··· PASSAGE PROVIDED ···

Physicists use light waves to accelerate supercurrents, enable ultrafast quantum computing
Then he backed up and clarified all that. After all, the quantum world of matter and energy at terahertz and nanometer scales – trillions of cycles per second and billionths of meters – is still a mystery to most of us.
“I like to study quantum control of superconductivity exceeding the gigahertz, or billions of cycles per second, bottleneck in current state-of-the-art quantum computation applications,” said Wang, a professor of physics and astronomy at Iowa State University whose research has been supported by the Army Research Office. “We're using terahertz light as a control knob to accelerate supercurrents.”
Superconductivity is the movement of electricity through certain materials without resistance. It typically occurs at very, very cold temperatures. Think -400 Fahrenheit for “high-temperature” superconductors.
Terahertz light is light at very, very high frequencies. Think trillions of cycles per second. It's essentially extremely strong and powerful microwave bursts firing at very short time frames.
Wang and a team of researchers demonstrated such light can be used to control some of the essential quantum properties of superconducting states, including macroscopic supercurrent flowing, broken symmetry and accessing certain very high frequency quantum oscillations thought to be forbidden by symmetry.
It all sounds esoteric and strange. But it could have very practical applications.

···

— ACTIONS TO TAKE —
1. List the quantum properties of superconducting states that, according to the passage on terahertz light and supercurrents, the researchers showed such light can control.
2. Proceed with the passage on terahertz light and supercurrents, picking up right after its final sentence.

··· EXERCISE DATA ···

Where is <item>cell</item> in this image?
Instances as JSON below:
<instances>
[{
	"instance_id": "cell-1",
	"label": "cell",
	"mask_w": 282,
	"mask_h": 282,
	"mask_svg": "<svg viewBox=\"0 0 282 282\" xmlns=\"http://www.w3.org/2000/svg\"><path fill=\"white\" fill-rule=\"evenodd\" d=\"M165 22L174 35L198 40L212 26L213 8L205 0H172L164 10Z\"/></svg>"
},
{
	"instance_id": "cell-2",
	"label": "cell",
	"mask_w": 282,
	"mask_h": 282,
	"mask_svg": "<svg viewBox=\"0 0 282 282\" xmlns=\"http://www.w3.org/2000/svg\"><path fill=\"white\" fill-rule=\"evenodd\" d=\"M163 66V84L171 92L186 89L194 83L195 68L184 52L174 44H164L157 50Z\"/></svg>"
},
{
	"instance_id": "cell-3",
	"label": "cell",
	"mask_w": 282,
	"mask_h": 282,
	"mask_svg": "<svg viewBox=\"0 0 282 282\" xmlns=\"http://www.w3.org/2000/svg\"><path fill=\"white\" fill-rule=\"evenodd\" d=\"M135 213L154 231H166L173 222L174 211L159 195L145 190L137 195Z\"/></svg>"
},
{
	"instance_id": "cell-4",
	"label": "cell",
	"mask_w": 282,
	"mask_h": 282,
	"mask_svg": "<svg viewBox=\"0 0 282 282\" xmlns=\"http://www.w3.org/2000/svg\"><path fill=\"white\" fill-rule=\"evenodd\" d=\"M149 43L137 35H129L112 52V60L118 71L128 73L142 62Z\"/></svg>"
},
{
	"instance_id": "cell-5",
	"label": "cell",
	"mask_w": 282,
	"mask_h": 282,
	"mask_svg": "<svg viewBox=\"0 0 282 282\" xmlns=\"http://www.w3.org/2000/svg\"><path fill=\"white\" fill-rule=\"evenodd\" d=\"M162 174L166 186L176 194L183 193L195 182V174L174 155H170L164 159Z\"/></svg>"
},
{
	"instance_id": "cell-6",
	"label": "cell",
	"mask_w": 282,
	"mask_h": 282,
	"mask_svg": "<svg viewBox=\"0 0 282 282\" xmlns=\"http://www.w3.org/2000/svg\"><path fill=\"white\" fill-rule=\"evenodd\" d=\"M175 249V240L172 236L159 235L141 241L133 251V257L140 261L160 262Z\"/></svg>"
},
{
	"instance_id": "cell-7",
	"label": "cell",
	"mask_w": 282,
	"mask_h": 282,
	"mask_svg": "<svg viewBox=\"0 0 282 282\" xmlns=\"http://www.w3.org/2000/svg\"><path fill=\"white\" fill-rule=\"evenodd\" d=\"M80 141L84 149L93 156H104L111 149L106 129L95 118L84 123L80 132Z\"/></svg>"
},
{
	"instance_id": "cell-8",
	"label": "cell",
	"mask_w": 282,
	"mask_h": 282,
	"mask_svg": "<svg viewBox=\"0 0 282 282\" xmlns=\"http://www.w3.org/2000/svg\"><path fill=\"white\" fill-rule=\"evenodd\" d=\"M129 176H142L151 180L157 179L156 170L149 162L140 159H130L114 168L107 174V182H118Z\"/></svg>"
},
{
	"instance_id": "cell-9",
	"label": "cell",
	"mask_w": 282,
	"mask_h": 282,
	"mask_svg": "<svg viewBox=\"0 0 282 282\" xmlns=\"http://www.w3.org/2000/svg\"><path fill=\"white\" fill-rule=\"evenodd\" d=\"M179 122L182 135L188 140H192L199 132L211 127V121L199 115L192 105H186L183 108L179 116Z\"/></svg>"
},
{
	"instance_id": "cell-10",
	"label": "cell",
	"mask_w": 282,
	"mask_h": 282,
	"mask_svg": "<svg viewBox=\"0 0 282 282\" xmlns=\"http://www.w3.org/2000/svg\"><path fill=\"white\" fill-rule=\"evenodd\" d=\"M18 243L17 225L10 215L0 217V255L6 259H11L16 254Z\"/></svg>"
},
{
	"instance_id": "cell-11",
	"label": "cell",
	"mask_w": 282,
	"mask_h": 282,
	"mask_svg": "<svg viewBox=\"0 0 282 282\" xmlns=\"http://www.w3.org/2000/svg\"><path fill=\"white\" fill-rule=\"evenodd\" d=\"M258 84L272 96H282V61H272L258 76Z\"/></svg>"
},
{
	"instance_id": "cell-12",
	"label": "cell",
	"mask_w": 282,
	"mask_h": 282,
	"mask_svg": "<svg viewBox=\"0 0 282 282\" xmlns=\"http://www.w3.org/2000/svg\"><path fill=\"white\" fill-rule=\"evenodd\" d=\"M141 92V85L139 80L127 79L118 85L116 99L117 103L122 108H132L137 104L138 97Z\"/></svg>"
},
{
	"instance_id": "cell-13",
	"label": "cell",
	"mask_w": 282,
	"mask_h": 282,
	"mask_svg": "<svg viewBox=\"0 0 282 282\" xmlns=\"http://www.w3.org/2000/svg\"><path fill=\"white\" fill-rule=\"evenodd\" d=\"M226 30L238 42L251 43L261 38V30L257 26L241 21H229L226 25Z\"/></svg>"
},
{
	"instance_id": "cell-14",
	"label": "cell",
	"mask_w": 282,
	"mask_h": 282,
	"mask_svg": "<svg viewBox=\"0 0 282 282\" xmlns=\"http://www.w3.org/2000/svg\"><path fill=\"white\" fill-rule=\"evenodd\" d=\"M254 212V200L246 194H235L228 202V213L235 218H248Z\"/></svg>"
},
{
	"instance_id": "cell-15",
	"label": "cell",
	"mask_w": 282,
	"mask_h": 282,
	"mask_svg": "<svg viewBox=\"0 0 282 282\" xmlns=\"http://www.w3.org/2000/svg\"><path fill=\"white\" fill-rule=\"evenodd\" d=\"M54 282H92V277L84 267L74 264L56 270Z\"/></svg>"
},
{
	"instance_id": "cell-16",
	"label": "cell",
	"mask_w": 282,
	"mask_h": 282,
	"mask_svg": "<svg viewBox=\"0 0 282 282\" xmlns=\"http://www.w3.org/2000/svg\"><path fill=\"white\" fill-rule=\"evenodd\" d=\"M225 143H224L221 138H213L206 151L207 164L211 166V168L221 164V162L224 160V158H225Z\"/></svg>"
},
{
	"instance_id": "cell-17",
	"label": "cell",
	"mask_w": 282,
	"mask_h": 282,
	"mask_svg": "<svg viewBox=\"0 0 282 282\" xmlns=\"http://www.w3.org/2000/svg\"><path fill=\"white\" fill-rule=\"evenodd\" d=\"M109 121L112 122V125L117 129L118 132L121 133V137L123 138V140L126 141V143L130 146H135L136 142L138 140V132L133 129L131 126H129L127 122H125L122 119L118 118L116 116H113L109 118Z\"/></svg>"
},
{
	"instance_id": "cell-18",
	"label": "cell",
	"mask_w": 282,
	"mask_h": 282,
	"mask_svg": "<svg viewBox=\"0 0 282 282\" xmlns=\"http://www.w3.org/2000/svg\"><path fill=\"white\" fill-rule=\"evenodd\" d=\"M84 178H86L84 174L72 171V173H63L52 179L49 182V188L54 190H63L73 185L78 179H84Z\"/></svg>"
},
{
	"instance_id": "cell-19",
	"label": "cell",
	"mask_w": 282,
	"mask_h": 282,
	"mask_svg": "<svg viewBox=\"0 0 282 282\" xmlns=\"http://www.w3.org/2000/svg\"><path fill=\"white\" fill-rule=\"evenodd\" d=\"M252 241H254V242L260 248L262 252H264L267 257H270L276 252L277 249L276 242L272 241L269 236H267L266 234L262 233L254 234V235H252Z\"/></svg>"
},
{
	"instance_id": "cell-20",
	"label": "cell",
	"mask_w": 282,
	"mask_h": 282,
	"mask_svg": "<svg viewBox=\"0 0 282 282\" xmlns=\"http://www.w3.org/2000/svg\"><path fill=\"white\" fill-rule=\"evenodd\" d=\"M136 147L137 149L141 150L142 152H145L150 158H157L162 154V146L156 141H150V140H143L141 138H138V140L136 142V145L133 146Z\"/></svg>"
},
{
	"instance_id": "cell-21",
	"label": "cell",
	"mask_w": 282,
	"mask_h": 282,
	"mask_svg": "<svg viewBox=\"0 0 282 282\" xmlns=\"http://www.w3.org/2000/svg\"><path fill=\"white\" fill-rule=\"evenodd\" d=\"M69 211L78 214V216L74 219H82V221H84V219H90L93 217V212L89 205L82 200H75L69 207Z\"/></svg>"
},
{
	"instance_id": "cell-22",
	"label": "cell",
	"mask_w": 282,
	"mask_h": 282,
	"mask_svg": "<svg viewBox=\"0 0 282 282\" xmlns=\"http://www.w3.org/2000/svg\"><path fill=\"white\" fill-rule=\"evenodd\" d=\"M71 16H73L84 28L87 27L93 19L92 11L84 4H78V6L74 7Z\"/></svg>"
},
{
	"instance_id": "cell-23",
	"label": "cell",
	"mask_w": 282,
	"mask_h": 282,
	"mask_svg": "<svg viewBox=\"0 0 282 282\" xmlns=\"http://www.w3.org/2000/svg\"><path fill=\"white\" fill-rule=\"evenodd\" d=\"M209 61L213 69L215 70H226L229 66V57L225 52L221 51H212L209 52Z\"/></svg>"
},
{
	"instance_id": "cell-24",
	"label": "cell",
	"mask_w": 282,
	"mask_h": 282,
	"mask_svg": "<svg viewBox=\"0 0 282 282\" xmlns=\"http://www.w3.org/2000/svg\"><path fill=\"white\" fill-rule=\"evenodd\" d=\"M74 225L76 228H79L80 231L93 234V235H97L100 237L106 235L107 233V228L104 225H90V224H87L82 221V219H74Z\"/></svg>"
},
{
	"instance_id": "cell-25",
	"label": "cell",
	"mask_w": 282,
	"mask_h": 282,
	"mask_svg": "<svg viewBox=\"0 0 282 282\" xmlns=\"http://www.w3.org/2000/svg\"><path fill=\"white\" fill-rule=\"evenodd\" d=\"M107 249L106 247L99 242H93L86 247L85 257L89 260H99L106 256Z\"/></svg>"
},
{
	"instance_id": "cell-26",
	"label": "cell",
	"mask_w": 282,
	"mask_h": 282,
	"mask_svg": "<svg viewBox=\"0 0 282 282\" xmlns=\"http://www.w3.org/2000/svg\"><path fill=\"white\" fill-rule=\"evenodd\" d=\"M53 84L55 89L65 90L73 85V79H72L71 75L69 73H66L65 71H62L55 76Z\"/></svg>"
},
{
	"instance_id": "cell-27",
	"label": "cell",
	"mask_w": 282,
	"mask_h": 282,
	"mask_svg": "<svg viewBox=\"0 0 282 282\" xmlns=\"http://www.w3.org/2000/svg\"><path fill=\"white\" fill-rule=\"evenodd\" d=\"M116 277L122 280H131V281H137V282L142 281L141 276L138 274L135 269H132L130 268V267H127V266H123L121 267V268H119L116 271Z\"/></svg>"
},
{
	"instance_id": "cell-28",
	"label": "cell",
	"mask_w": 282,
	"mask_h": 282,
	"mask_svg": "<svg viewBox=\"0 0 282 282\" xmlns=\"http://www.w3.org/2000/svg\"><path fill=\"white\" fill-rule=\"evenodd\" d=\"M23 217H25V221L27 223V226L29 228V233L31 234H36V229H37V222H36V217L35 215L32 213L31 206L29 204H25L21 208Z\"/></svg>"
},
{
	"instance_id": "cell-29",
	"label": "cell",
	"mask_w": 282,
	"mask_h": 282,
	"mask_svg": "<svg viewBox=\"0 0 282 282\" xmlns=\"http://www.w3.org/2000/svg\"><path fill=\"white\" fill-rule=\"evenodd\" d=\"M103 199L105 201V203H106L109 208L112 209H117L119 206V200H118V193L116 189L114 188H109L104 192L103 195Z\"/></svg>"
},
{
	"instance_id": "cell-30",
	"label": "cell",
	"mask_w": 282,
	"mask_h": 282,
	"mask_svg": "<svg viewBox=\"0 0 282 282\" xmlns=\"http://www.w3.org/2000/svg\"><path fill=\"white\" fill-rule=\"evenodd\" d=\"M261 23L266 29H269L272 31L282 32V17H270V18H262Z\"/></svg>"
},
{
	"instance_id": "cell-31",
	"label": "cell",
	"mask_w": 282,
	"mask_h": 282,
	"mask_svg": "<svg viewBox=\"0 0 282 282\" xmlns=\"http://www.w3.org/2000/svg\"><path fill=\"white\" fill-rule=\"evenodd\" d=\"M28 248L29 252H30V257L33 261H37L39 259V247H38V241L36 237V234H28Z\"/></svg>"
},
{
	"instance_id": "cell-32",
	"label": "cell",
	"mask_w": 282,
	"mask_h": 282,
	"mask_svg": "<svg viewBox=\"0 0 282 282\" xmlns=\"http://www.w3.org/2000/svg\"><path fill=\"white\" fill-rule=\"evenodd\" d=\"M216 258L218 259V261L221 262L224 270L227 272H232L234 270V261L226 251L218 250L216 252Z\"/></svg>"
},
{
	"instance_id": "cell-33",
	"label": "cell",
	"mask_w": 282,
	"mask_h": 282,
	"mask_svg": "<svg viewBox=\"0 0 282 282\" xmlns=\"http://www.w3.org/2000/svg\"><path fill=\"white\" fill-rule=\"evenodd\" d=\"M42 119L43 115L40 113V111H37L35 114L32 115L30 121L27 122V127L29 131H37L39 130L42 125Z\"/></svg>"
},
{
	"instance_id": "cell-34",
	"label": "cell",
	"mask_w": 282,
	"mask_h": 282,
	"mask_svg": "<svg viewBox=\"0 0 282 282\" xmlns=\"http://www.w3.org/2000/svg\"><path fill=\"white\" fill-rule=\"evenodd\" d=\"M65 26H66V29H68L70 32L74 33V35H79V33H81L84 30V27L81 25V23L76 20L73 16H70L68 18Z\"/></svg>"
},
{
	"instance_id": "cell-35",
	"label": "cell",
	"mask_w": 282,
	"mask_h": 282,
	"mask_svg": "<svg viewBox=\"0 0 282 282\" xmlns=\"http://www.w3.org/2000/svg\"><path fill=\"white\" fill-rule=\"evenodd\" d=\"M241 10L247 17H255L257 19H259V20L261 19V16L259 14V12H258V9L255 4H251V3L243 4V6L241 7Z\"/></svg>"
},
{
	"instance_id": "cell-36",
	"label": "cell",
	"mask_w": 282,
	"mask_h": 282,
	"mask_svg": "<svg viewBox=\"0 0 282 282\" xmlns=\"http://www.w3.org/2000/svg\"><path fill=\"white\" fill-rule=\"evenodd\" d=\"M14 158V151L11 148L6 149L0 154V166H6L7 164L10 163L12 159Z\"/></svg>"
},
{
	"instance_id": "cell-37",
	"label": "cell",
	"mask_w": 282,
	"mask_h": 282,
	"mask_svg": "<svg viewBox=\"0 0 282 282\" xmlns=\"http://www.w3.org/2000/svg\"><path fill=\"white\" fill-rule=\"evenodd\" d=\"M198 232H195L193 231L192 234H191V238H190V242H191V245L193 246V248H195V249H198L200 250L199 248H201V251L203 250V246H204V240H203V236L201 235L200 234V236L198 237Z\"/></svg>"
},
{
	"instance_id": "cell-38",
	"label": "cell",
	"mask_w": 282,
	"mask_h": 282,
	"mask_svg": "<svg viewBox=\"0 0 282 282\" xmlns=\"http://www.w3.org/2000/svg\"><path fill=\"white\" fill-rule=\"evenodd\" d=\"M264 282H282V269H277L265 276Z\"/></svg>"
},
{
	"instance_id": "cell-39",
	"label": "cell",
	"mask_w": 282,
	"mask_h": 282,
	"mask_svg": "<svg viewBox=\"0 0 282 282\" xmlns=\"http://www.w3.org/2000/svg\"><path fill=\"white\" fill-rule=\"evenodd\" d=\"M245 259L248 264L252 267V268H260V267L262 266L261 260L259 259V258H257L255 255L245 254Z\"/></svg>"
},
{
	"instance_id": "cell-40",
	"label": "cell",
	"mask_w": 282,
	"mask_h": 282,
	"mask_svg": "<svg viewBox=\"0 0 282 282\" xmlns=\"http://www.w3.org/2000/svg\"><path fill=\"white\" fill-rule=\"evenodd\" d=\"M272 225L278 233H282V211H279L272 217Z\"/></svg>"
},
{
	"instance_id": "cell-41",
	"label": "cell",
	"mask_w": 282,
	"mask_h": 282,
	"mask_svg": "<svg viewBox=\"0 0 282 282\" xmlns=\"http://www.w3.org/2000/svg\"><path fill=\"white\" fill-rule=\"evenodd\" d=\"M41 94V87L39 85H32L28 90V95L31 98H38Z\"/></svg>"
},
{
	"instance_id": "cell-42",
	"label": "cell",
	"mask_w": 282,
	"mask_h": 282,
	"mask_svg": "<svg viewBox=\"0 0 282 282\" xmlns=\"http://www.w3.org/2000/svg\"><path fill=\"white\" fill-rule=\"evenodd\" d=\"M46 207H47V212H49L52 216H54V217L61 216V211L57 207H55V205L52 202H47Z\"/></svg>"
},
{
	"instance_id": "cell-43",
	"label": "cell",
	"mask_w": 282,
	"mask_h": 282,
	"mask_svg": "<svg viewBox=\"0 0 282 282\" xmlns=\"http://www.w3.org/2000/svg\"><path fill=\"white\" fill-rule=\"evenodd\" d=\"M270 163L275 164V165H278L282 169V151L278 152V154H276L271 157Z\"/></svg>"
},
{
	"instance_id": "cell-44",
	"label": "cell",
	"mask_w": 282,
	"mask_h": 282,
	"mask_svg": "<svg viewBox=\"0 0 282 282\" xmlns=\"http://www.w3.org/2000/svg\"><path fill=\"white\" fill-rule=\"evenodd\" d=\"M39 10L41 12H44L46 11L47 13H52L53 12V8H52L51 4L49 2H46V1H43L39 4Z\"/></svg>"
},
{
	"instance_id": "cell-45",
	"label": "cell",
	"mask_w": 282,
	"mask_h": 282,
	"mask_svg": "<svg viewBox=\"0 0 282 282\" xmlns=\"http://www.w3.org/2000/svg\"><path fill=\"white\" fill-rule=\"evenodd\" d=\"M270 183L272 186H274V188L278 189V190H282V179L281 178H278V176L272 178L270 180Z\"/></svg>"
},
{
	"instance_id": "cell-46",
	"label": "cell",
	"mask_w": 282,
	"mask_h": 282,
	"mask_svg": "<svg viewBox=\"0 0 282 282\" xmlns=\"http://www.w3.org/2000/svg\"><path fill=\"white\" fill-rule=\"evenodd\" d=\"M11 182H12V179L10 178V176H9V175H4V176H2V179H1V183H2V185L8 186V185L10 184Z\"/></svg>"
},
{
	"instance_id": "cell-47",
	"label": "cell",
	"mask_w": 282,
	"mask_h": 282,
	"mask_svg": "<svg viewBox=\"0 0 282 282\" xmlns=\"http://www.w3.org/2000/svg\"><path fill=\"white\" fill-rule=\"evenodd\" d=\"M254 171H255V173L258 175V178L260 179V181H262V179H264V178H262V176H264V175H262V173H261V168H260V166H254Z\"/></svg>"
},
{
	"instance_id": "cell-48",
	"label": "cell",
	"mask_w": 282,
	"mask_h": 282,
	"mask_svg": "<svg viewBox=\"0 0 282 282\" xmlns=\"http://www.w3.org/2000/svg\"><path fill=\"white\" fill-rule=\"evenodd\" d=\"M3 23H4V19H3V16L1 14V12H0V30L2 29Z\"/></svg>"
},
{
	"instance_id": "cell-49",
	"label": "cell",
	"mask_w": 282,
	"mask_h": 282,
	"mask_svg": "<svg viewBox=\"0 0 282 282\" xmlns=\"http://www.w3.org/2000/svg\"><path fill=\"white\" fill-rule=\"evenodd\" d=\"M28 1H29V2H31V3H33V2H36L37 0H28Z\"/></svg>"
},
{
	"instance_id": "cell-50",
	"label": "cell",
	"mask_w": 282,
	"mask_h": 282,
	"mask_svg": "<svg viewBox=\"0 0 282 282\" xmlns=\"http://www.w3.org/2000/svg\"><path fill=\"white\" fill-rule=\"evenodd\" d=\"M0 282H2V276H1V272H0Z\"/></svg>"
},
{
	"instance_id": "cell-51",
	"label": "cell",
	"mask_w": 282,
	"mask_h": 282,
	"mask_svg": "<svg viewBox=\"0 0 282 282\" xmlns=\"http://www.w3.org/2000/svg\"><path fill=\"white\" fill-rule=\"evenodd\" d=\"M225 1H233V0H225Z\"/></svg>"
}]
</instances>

···

— SOLVED PROBLEMS —
1.
- Macroscopic supercurrent flowing
- Broken symmetry
- Accessing certain very high frequency quantum oscillations thought to be forbidden by symmetry

2.
“Light-induced supercurrents chart a path forward for electromagnetic design of emergent materials properties and collective coherent oscillations for quantum engineering applications,” Wang and several co-authors wrote in a research paper just published online by the journal Nature Photonics.
In other words, the discovery could help physicists “create crazy-fast quantum computers by nudging supercurrents,” Wang wrote in a summary of the research team's findings.
Finding ways to control, access and manipulate the special characteristics of the quantum world and connect them to real-world problems is a major scientific push these days. The National Science Foundation has included the “Quantum Leap” in its “10 big ideas” for future research and development.
“By exploiting interactions of these quantum systems, next-generation technologies for sensing, computing, modeling and communicating will be more accurate and efficient,” says a summary of the science foundation's support of quantum studies. “To reach these capabilities, researchers need understanding of quantum mechanics to observe, manipulate and control the behavior of particles and energy at dimensions at least a million times smaller than the width of a human hair.”
Wang and his collaborators – Xu Yang, Chirag Vaswani and Liang Luo from Iowa State, responsible for terahertz instrumentation and experiments; Chris Sundahl, Jong-Hoon Kang and Chang-Beom Eom from the University of Wisconsin-Madison, responsible for high-quality superconducting materials and their characterizations; Martin Mootz and Ilias E. Perakis from the University of Alabama at Birmingham, responsible for model building and theoretical simulations – are advancing the quantum frontier by finding new macroscopic supercurrent flowing states and developing quantum controls for switching and modulating them.
A summary of the research team's study says experimental data obtained from a terahertz spectroscopy instrument indicates terahertz light-wave tuning of supercurrents is a universal tool “and is key for pushing quantum functionalities to reach their ultimate limits in many cross-cutting disciplines” such as those mentioned by the science foundation.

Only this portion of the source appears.